**Supplied records**
[Begin]
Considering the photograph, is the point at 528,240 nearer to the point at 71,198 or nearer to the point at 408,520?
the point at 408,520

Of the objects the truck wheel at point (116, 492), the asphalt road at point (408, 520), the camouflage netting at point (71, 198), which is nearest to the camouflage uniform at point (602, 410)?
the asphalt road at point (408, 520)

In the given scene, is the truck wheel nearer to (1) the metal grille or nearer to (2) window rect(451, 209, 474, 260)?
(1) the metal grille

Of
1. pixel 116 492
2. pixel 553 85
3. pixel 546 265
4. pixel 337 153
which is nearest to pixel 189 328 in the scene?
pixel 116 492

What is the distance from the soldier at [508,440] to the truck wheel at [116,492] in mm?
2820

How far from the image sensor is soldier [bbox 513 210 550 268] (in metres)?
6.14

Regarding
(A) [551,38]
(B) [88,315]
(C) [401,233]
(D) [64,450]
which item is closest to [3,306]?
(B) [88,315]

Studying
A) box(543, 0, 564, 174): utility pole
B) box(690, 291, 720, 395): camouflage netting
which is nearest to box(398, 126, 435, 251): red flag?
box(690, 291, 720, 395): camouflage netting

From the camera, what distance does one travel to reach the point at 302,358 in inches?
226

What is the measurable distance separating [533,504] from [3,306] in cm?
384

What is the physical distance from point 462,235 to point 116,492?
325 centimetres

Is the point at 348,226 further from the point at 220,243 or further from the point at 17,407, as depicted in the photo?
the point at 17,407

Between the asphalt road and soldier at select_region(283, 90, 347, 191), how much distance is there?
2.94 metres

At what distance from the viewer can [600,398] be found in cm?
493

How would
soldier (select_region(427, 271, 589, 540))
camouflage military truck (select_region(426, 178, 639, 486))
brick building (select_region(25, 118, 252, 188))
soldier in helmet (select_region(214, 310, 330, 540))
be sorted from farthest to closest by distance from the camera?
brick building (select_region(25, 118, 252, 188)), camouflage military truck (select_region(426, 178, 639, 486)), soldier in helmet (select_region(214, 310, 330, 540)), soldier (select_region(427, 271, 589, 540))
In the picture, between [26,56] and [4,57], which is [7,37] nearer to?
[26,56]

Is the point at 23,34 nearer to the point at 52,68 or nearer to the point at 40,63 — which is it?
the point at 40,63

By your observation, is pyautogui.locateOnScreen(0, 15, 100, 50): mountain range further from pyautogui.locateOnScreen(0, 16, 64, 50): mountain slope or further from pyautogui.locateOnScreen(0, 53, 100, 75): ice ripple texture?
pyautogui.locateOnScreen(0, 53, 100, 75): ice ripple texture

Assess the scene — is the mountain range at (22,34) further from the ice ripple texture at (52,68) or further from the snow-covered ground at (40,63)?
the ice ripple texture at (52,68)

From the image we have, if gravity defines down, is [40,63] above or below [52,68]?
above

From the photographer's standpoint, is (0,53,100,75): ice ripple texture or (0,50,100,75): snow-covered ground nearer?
[End]
Rewrite every row above, replacing "red flag" with "blue flag" and leaving everything else unchanged.

**Correct result**
Considering the photograph, is the point at 528,240 nearer to the point at 71,198 or nearer to the point at 408,520?
the point at 408,520

Of the objects the truck wheel at point (116, 492), the asphalt road at point (408, 520), the camouflage netting at point (71, 198), which is nearest to the camouflage uniform at point (602, 410)?
the asphalt road at point (408, 520)

In the given scene, is the truck wheel nearer to (1) the metal grille or nearer to (2) window rect(451, 209, 474, 260)?
(1) the metal grille

Of
1. pixel 116 492
2. pixel 553 85
3. pixel 546 265
4. pixel 337 153
which is nearest to pixel 189 328 in the scene?
pixel 116 492

What is the distance from the soldier at [508,440] to the truck wheel at [116,492] in mm?
2820

How far from the image sensor is soldier [bbox 513 210 550 268] (in metres)?
6.14

Regarding
(A) [551,38]
(B) [88,315]
(C) [401,233]
(D) [64,450]
which item is closest to [3,306]?
(B) [88,315]

Studying
A) box(543, 0, 564, 174): utility pole
B) box(690, 291, 720, 395): camouflage netting
which is nearest to box(398, 126, 435, 251): blue flag?
box(690, 291, 720, 395): camouflage netting

From the camera, what distance does one travel to reach the point at 302,358 in inches?
226

What is the measurable distance separating [533,504] from [3,306] in cm?
384

What is the physical distance from point 462,235 to point 116,492?
325 centimetres

Is the point at 348,226 further from the point at 220,243 or further from the point at 17,407, as depicted in the photo?
the point at 17,407

Between the asphalt road and soldier at select_region(283, 90, 347, 191), how much distance is there?
2.94 metres

At what distance from the viewer can [600,398] be found in cm?
493

How would
soldier (select_region(427, 271, 589, 540))
camouflage military truck (select_region(426, 178, 639, 486))
brick building (select_region(25, 118, 252, 188))
soldier in helmet (select_region(214, 310, 330, 540))
be sorted from farthest to closest by distance from the camera?
brick building (select_region(25, 118, 252, 188)), camouflage military truck (select_region(426, 178, 639, 486)), soldier in helmet (select_region(214, 310, 330, 540)), soldier (select_region(427, 271, 589, 540))
In the picture, between [26,56] and [4,57], which is [7,37] nearer to?
[26,56]

Is the point at 23,34 nearer to the point at 52,68 or nearer to the point at 40,63 — which is it?
the point at 40,63

By your observation, is pyautogui.locateOnScreen(0, 15, 100, 50): mountain range further from pyautogui.locateOnScreen(0, 16, 64, 50): mountain slope or further from pyautogui.locateOnScreen(0, 53, 100, 75): ice ripple texture?
pyautogui.locateOnScreen(0, 53, 100, 75): ice ripple texture

Assess the scene — is the mountain range at (22,34) further from the ice ripple texture at (52,68) or further from the snow-covered ground at (40,63)?
the ice ripple texture at (52,68)

From the image we have, if gravity defines down, is [40,63] above or below [52,68]?
above

From the photographer's standpoint, is (0,53,100,75): ice ripple texture or (0,50,100,75): snow-covered ground nearer?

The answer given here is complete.